Milana Meytes ’15 plans to inspire creative communication during English Teaching Assistantship
As a creative writing and composition instructor in New York, Milana Meytes ’15 helps students use the power of language for storytelling, self expression and remembering. This fall, she will extend her reach abroad in Serbia as a recent recipient of a Fulbright English Teaching Assistantship.
Meytes will spend nine months teaching at the University of Novi Sad, serving as a resource for conversation, vocabulary, reading and writing courses. She has big plans for helping students acquire language skills that can expand their communication opportunities.
Meytes, who was born in Uzbekistan in the former Soviet Union and grew up in Washington Heights in New York City, values the ability to communicate in her native Russian as well as in English because it has allowed her to navigate a variety of environments and widened her perspective on the world.
“Language acquisition has given me fluidity and breadth in processing and accessing the world.

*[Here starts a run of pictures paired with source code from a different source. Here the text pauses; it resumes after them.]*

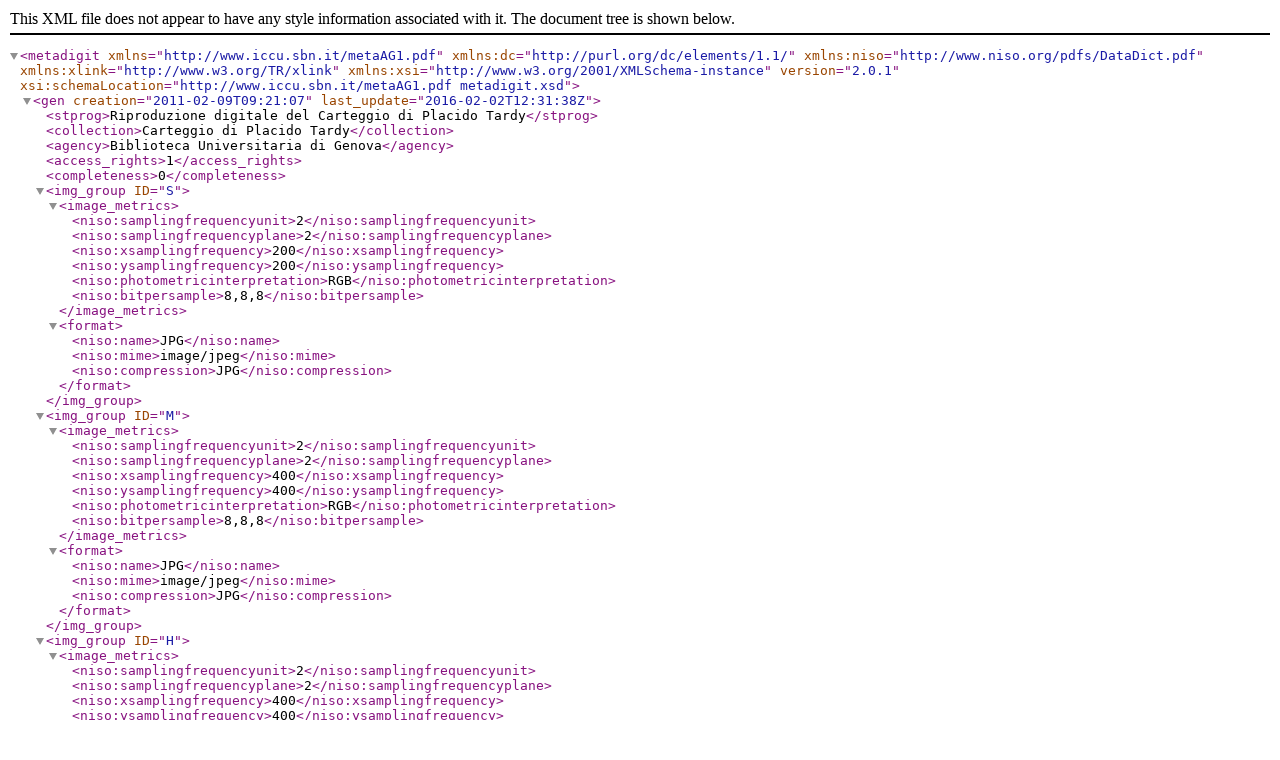

--- FILE ---
content_type: text/xml
request_url: https://bibliotecadigitale.regione.liguria.it/fedora/objects/mag:4413/datastreams/MMexport_OPAC/content
body_size: 1670
content:

<metadigit xmlns="http://www.iccu.sbn.it/metaAG1.pdf" xmlns:dc="http://purl.org/dc/elements/1.1/" xmlns:niso="http://www.niso.org/pdfs/DataDict.pdf" xmlns:xlink="http://www.w3.org/TR/xlink" xmlns:xsi="http://www.w3.org/2001/XMLSchema-instance" version="2.0.1" xsi:schemaLocation="http://www.iccu.sbn.it/metaAG1.pdf metadigit.xsd">
  <gen creation="2011-02-09T09:21:07" last_update="2016-02-02T12:31:38Z">
    <stprog>Riproduzione digitale del Carteggio di Placido Tardy</stprog>
    <collection>Carteggio di Placido Tardy</collection>
    <agency>Biblioteca Universitaria di Genova</agency>
    <access_rights>1</access_rights>
    <completeness>0</completeness>
    <img_group ID="S">
      <image_metrics>
        <niso:samplingfrequencyunit>2</niso:samplingfrequencyunit>
        <niso:samplingfrequencyplane>2</niso:samplingfrequencyplane>
        <niso:xsamplingfrequency>200</niso:xsamplingfrequency>
        <niso:ysamplingfrequency>200</niso:ysamplingfrequency>
        <niso:photometricinterpretation>RGB</niso:photometricinterpretation>
        <niso:bitpersample>8,8,8</niso:bitpersample>
      </image_metrics>
      <format>
        <niso:name>JPG</niso:name>
        <niso:mime>image/jpeg</niso:mime>
        <niso:compression>JPG</niso:compression>
      </format>
    </img_group>
    <img_group ID="M">
      <image_metrics>
        <niso:samplingfrequencyunit>2</niso:samplingfrequencyunit>
        <niso:samplingfrequencyplane>2</niso:samplingfrequencyplane>
        <niso:xsamplingfrequency>400</niso:xsamplingfrequency>
        <niso:ysamplingfrequency>400</niso:ysamplingfrequency>
        <niso:photometricinterpretation>RGB</niso:photometricinterpretation>
        <niso:bitpersample>8,8,8</niso:bitpersample>
      </image_metrics>
      <format>
        <niso:name>JPG</niso:name>
        <niso:mime>image/jpeg</niso:mime>
        <niso:compression>JPG</niso:compression>
      </format>
    </img_group>
    <img_group ID="H">
      <image_metrics>
        <niso:samplingfrequencyunit>2</niso:samplingfrequencyunit>
        <niso:samplingfrequencyplane>2</niso:samplingfrequencyplane>
        <niso:xsamplingfrequency>400</niso:xsamplingfrequency>
        <niso:ysamplingfrequency>400</niso:ysamplingfrequency>
        <niso:photometricinterpretation>RGB</niso:photometricinterpretation>
        <niso:bitpersample>8,8,8</niso:bitpersample>
      </image_metrics>
      <format>
        <niso:name>TIF</niso:name>
        <niso:mime>image/tiff</niso:mime>
        <niso:compression>Uncompressed</niso:compression>
      </format>
      <scanning>
        <niso:sourcetype></niso:sourcetype>
        <niso:scanningagency>I.S.S. Imaging System Service</niso:scanningagency>
        <niso:devicesource>Scanner</niso:devicesource>
        <niso:scanningsystem>
          <niso:scanner_manufacturer>ImageAccess</niso:scanner_manufacturer>
          <niso:scanner_model>BookEye 3 Repro Color</niso:scanner_model>
          <niso:capture_software>BCS II Rev 2.97</niso:capture_software>
        </niso:scanningsystem>
      </scanning>
    </img_group>
  </gen>
  <bib level="m">
    <dc:identifier>GE0038_67983_74</dc:identifier>
    <dc:title>Carteggio Placido Tardy</dc:title>
    <dc:creator>Bellavitis Giusto</dc:creator>
    <dc:publisher>Bassano del Grappa (VI); 1.10.1875 [timbro postale 2.10.1875]</dc:publisher>
    <dc:description>Cartolina postale da dieci centesimi</dc:description>
    <dc:contributor>Placido Tardy</dc:contributor>
    <dc:date>1875</dc:date>
    <dc:type>Manoscritto</dc:type>
    <dc:format>Cartolina; mm 80x120</dc:format>
    <dc:language>IT</dc:language>
    <holdings>
      <library>Biblioteca Universitaria di Genova, IT-GE0038</library>
      <inventory_number>67983_74</inventory_number>
      <shelfmark>Cassetta Loria, busta n. 8/74</shelfmark>
    </holdings>
  </bib>
  <img imggroupID="H">
    <sequence_number>1</sequence_number>
    <nomenclature>nd</nomenclature>
    <usage>1</usage>
    <side>right</side>
    <file Location="URL" xlink:href="/objects/mag:4413/datastreams/MMde35e4584a623f05b4146a679eac77ab/content"></file>
    <md5>de35e4584a623f05b4146a679eac77ab</md5>
    <filesize>8433414</filesize>
    <image_dimensions>
      <niso:imagelength>1434</niso:imagelength>
      <niso:imagewidth>1960</niso:imagewidth>
    </image_dimensions>
    <datetimecreated>2009-05-19T09:20:55</datetimecreated>
    <altimg imggroupID="M">
      <usage>2</usage>
      <file Location="URL" xlink:href="/objects/mag:4413/datastreams/MMe463a9754159436ac03f9834c1a2c4bb/content"></file>
      <md5>e463a9754159436ac03f9834c1a2c4bb</md5>
      <filesize>206283</filesize>
      <image_dimensions>
        <niso:imagelength>1434</niso:imagelength>
        <niso:imagewidth>1960</niso:imagewidth>
      </image_dimensions>
      <datetimecreated>2009-06-24T16:49:48</datetimecreated>
    </altimg>
    <altimg imggroupID="S">
      <usage>3</usage>
      <file Location="URL" xlink:href="/objects/mag:4413/datastreams/MM504ce1891081eefa9236a56e511a609d/content"></file>
      <md5>504ce1891081eefa9236a56e511a609d</md5>
      <filesize>118887</filesize>
      <image_dimensions>
        <niso:imagelength>717</niso:imagelength>
        <niso:imagewidth>980</niso:imagewidth>
      </image_dimensions>
      <datetimecreated>2009-06-29T14:08:59</datetimecreated>
    </altimg>
  </img>
  <img imggroupID="H">
    <sequence_number>2</sequence_number>
    <nomenclature>nd</nomenclature>
    <usage>1</usage>
    <side>left</side>
    <file Location="URL" xlink:href="/objects/mag:4413/datastreams/MM2797b898471e569dafec529f76f57a31/content"></file>
    <md5>2797b898471e569dafec529f76f57a31</md5>
    <filesize>8042260</filesize>
    <image_dimensions>
      <niso:imagelength>1369</niso:imagelength>
      <niso:imagewidth>1948</niso:imagewidth>
    </image_dimensions>
    <datetimecreated>2009-05-19T09:21:33</datetimecreated>
    <altimg imggroupID="M">
      <usage>2</usage>
      <file Location="URL" xlink:href="/objects/mag:4413/datastreams/MM94343a7dbab9d9e174bd18eff642f559/content"></file>
      <md5>94343a7dbab9d9e174bd18eff642f559</md5>
      <filesize>167417</filesize>
      <image_dimensions>
        <niso:imagelength>1369</niso:imagelength>
        <niso:imagewidth>1948</niso:imagewidth>
      </image_dimensions>
      <datetimecreated>2009-06-24T16:49:49</datetimecreated>
    </altimg>
    <altimg imggroupID="S">
      <usage>3</usage>
      <file Location="URL" xlink:href="/objects/mag:4413/datastreams/MM14e38ced03c4243935ba7dc76d815a6f/content"></file>
      <md5>14e38ced03c4243935ba7dc76d815a6f</md5>
      <filesize>98201</filesize>
      <image_dimensions>
        <niso:imagelength>685</niso:imagelength>
        <niso:imagewidth>974</niso:imagewidth>
      </image_dimensions>
      <datetimecreated>2009-06-29T14:09:00</datetimecreated>
    </altimg>
  </img>
</metadigit>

Now, I would love to help others anchor themselves in new perspectives through the learning of language as a Fulbright ETA in Serbia,” she said.
While in Serbia, she plans to create a memoir and photojournalism workshop to encourage dialogue and cultural exchange. She will also organize a reading and gallery showcase for the broader community that would highlight the work of students.
Meytes, who majored in English while at Wheaton College, has a master’s degree in humanities and social thought from New York University, where she concentrated on memory and Diaspora studies, focusing on emigre writers and Eastern European literature.
She currently is the lead essay writing instructor and curriculum developer at Writopia Lab, a national nonprofit that provides writing workshops for children and teenagers in New York City. She is also the coordinator of Writopia Lab’s professional development program, running trainings for Department of Education teachers and staff members, and the creator of Writopia’s Youth Essay Writing Conference.
Meytes was drawn to creative writing in high school at the urging of a middle school teacher who encouraged her to write a memoir in seventh grade. (That same teacher became her mentor and eventually founded Writopia Lab where Meytes works.) At Wheaton she found a place to grow as a creative as well as an academic writer.
“As soon as I got to Wheaton, I knew that the English Department was where I would thrive,” Meytes said. “It was also very exciting to me that the college had a Russian Studies Department as well, where I could explore my family’s history and language. Russian studies ended up becoming my minor. At the time, I always thought I would be a writer, professor or a diplomat. I am headed in that direction and could not have done it without the foundation Wheaton gave me.”
She credits many Wheaton professors for classes that shaped her as an individual and a thinker, including, Shawn Christian, Talitha Espiritu, Sam Coale, Charlotte Meehan, Jonathan Brumberg-Kraus, Sue Standing and Tom Dolack, with whom she participated in the Undergraduate Colloquium on Russian and Eurasian Studies at Harvard University as a senior.
“I could probably still name absolutely every class I took at Wheaton, it was an exciting education and it was all because of the professors,” she said.
Wheaton helped Meytes develop the perseverance to pursue this current Fulbright, even though she didn’t get one the first time she tried. “I spent a lot of time at the Kollett Center [now Filene Center] pursuing my first Fulbright and a Watson when I was a student. I was a Watson finalist and at the end did not get it. But it was that drive, ambition and support from the people who worked with me and helped me in undergrad that made me fall in love with just the research and pitch of it all. They believed in me, so, I believed in myself,” she said.
At NYU, she received a grant to research Russian emigre writers and literature in Prague, which contributed to her interest in applying for a Fulbright to Serbia.
“My research in Prague involved analyzing primary documents in an archive that was created by Russian emigres and refugees that fled the Russian Revolution in 1917,” she said. “This not only led to my master’s degree thesis but also my prolonged interest in Slavic studies. Serbia, always fascinated me as the juncture between East and West and a hybrid of the two, just like myself.”
Teaching in Serbia will be a learning opportunity for her as well. “The Fulbright will allow me to deepen my skills and knowledge as an educator, scholar of Eastern European and memory studies and writer as I pursue a career in education,” she said.